▸ **Requirements**
Copy exactly the lines from the one containing "Observationally, is point" through the last line of the records, both included, and nothing more.
.....
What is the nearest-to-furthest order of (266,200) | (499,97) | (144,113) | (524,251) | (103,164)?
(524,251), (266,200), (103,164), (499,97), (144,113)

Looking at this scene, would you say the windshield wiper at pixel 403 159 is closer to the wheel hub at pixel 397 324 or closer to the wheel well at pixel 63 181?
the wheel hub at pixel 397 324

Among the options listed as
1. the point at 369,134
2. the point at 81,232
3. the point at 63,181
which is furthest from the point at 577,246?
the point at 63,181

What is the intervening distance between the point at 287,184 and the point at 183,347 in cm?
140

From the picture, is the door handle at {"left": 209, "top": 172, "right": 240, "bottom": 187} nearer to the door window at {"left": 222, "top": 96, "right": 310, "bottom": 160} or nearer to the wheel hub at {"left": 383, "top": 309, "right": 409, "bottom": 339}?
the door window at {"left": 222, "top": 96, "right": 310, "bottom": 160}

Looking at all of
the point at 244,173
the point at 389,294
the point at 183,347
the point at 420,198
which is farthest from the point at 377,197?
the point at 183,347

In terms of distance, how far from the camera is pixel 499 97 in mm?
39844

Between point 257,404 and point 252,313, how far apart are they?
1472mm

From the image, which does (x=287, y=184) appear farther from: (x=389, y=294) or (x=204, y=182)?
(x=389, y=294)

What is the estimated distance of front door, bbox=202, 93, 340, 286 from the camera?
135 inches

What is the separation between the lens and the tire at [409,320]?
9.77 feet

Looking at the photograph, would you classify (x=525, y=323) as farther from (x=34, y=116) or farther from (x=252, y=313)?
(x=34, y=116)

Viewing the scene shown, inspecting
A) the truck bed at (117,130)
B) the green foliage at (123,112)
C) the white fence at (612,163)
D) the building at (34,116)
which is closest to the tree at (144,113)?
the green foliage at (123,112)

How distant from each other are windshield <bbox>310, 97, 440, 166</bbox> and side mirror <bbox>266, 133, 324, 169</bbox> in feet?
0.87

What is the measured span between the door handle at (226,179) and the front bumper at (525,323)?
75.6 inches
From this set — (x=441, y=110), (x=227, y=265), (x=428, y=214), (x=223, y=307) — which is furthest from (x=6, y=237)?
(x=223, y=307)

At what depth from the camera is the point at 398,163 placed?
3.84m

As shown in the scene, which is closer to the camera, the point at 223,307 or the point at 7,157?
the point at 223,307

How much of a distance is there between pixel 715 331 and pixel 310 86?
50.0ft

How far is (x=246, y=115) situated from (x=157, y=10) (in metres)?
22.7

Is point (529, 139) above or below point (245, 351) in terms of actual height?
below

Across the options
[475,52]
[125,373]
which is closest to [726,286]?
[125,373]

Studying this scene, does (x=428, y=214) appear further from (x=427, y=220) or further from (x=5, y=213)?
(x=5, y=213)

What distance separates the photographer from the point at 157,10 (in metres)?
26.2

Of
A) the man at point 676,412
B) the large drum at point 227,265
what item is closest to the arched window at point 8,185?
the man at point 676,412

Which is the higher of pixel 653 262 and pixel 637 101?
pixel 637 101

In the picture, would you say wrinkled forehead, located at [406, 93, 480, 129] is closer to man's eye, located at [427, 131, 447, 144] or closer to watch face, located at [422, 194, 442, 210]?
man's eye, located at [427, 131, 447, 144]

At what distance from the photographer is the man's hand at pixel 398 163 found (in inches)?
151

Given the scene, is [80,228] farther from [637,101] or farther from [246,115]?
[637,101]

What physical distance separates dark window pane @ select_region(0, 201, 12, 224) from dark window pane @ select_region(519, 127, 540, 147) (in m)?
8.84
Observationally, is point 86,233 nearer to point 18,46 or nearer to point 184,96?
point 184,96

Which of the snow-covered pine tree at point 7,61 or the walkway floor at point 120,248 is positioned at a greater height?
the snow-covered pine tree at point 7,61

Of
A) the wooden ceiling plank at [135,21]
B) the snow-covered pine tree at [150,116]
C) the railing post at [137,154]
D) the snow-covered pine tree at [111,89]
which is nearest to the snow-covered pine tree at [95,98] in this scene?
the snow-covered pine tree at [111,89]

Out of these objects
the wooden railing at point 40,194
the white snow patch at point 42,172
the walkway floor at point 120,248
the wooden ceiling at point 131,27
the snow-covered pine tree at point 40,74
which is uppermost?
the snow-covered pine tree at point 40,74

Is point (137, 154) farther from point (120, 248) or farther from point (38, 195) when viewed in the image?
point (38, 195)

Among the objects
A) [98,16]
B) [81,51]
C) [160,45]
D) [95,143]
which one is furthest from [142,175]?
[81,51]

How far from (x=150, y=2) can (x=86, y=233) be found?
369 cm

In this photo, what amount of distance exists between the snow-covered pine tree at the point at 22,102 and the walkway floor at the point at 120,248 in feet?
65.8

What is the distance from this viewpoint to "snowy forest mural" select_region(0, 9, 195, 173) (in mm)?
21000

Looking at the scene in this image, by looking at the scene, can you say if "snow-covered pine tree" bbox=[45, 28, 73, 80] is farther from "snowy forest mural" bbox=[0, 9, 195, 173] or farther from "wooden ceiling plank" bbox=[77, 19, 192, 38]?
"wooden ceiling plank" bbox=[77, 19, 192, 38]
.....
▸ **Response for this exercise**
Observationally, is point 86,233 nearer to point 18,46 or nearer to point 184,96?
point 184,96

Which of the snow-covered pine tree at point 7,61 or the walkway floor at point 120,248 is positioned at a greater height?
the snow-covered pine tree at point 7,61

Of
A) the wooden ceiling plank at [135,21]
B) the snow-covered pine tree at [150,116]
C) the railing post at [137,154]
D) the snow-covered pine tree at [111,89]
which is nearest to the snow-covered pine tree at [95,98] in this scene?
the snow-covered pine tree at [111,89]

Out of these objects
the wooden railing at point 40,194
the white snow patch at point 42,172
the walkway floor at point 120,248
the wooden ceiling at point 131,27
the snow-covered pine tree at point 40,74
which is uppermost?
the snow-covered pine tree at point 40,74

Is point (137, 154) farther from point (120, 248) or farther from point (38, 195) when viewed in the image?
point (38, 195)

Among the objects
A) [98,16]
B) [81,51]
C) [160,45]
D) [95,143]
which one is furthest from [142,175]?
[81,51]

How far from (x=150, y=2) can (x=86, y=233) be found?
369 cm

In this photo, what amount of distance exists between the snow-covered pine tree at the point at 22,102 and the walkway floor at the point at 120,248 in feet?
65.8

What is the distance from this viewpoint to "snowy forest mural" select_region(0, 9, 195, 173) (in mm)?
21000

Looking at the scene in this image, by looking at the scene, can you say if "snow-covered pine tree" bbox=[45, 28, 73, 80] is farther from "snowy forest mural" bbox=[0, 9, 195, 173] or farther from "wooden ceiling plank" bbox=[77, 19, 192, 38]?
"wooden ceiling plank" bbox=[77, 19, 192, 38]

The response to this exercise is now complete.